- Operação realizada entre 17 e 19 de abril em Chihuahua, no município de Morelos, visava desarticular laboratórios clandestinos de drogas sintéticas.
- Dois agentes da CIA morreram em um acidente de carro durante o retorno do comboio; o embaixador dos Estados Unidos expressou pesar pela fatalidade.
- O governo de Chihuahua pediu explicações oficiais; o procurador-geral César Jáuregui renunciou em 27 de abril e foi criada uma unidade especial da Procuradoria para apurar a presença dos agentes.
- Segundo a fiscalização federal, nenhum dos dois agentes estava credenciado para atuar no território mexicano; um deles teria entrado como visitante sem permissão para trabalho, o outro com passaporte diplomático.
- O governo federal encaminhou nota diplomática aos Estados Unidos; o Senado convidou autoridades para prestar esclarecimentos e a Procuradoria-Geral da República abriu duas investigações relacionadas ao caso.
Dois agentes da CIA morreram em um acidente de carro durante uma operação para desmantelar laboratórios clandestinos de drogas sintéticas no estado de Chihuahua, no norte do México. A operação ocorreu entre sexta-feira, 17, e domingo, 19 de abril, envolvendo a Procuradoria de Chihuahua e o Exército. A revelação da participação de civis americanos gerou repostas formais de autoridades mexicanas e estrangeiras.
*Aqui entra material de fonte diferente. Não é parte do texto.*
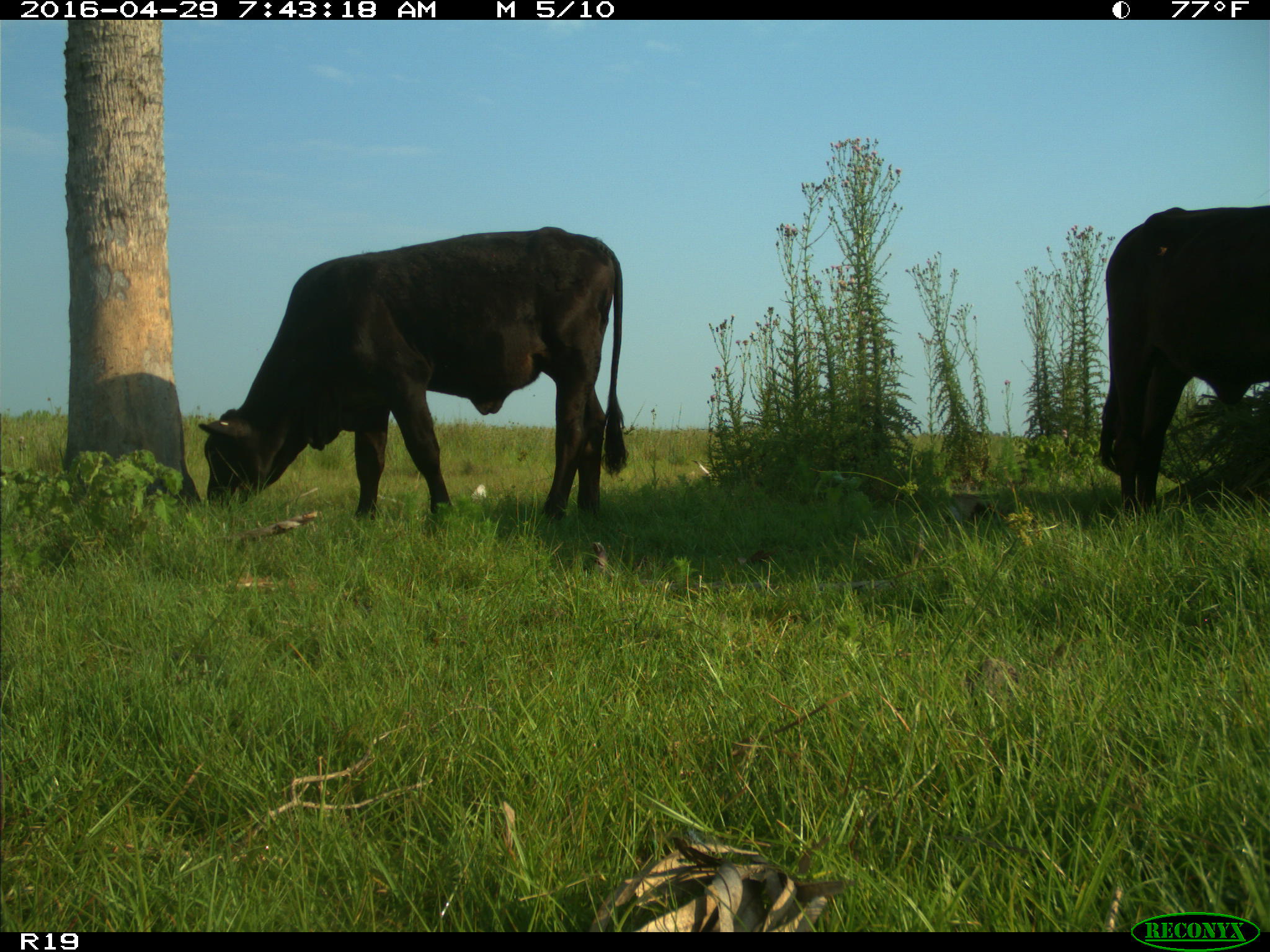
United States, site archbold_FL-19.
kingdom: Animalia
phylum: Chordata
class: Mammalia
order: Artiodactyla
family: Bovidae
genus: Bos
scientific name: Bos taurus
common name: domestic cow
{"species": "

O acidente aconteceu na noite de 19 de abril, quando o comboio retornava à capital do estado. Segundo o então procurador-geral de Chihuahua, César Jáuregui, o veículo capotou durante a madrugada. Além dos dois agentes da CIA, morreram o diretor da AEI, Pedro Román Oseguera Cervantes, e o escolta Manuel Genaro Méndez Montes. Dois funcionários americanos vinculados à Embaixada também estavam no carro.
A notícia provocou resposta diplomática: o embaixador dos EUA, Ronald Johnson, lamentou as perdas e ressaltou o desafio conjunto de segurança entre os dois países. Na mesma semana, o governo mexicano manifestou que solicitará explicações oficiais ao governo de Chihuahua e aos EUA sobre a presença de agentes estrangeiros no estado.
Na segunda-feira, 20 de abril, a presidente mexicana, Claudia Sheinbaum, afirmou que o governo não tinha conhecimento prévio da presença dos agentes em Chihuahua e pediu esclarecimentos para verificar se houve violação à Constituição ou à Lei de Segurança Nacional. A investigação busca entender como ocorreu a cooperação entre autoridades mexicanas e agentes estrangeiros.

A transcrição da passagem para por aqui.